TASK PROMPT:
Rewrite the lines from the one containing "this 250×188 image." through the one containing "damaged front bumper [222, 72, 249, 90]", putting "partial" in place of "incomplete" and leaving everything else unchanged.

DATA FOR PROCESSING:

=====

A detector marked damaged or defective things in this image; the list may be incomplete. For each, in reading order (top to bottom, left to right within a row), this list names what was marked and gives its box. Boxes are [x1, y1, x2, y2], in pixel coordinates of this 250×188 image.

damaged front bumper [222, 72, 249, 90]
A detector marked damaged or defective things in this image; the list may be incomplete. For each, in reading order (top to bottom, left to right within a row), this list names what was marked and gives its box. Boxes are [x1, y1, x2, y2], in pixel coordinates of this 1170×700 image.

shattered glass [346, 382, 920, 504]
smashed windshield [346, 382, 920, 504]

=====

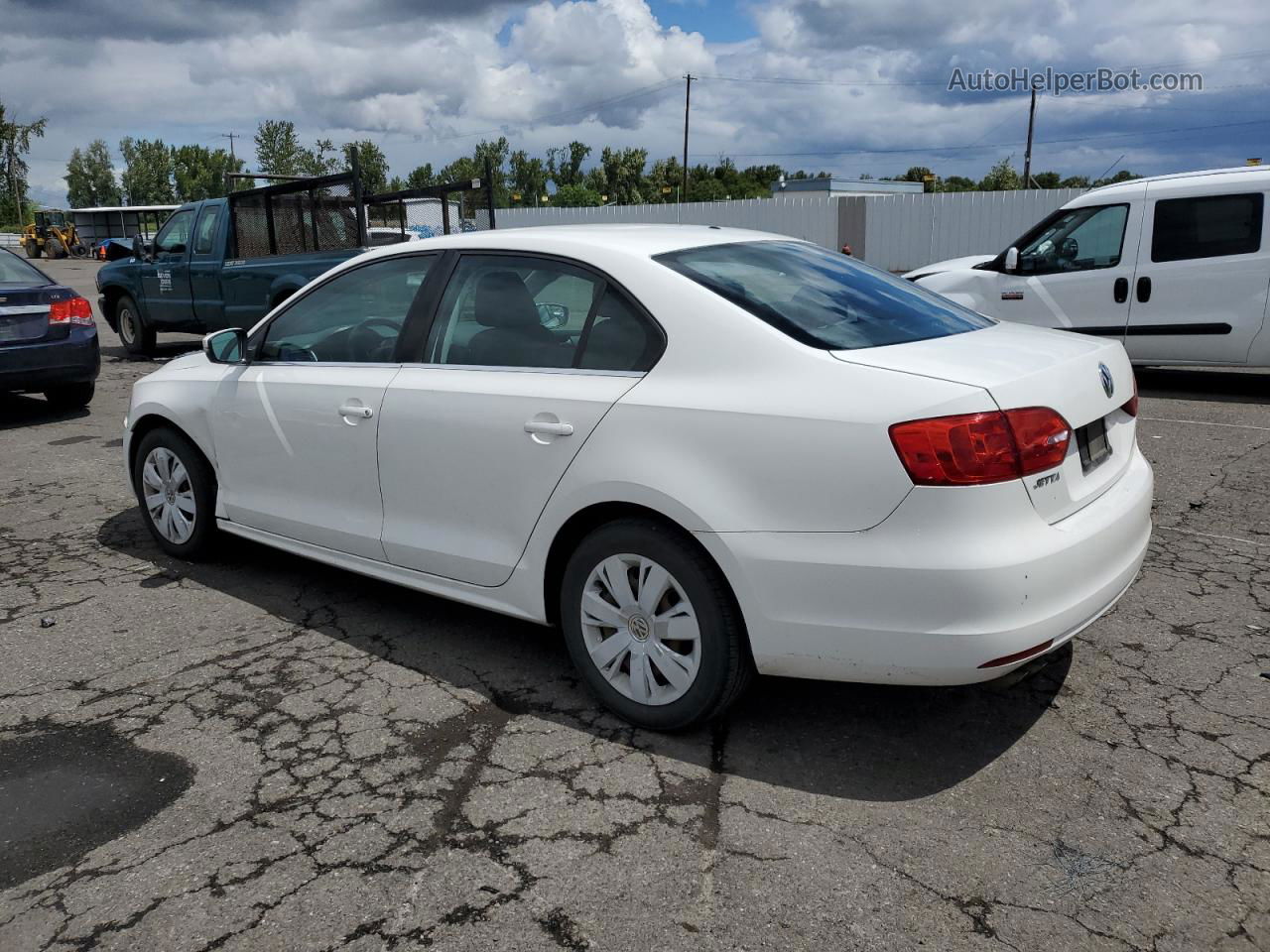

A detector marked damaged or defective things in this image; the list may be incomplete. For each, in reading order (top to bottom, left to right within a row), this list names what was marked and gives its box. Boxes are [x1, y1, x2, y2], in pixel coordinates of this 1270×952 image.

=====

WRITTEN SOLUTION:
A detector marked damaged or defective things in this image; the list may be partial. For each, in reading order (top to bottom, left to right within a row), this list names what was marked and gives its box. Boxes are [x1, y1, x2, y2], in pixel coordinates of this 250×188 image.

damaged front bumper [222, 72, 249, 90]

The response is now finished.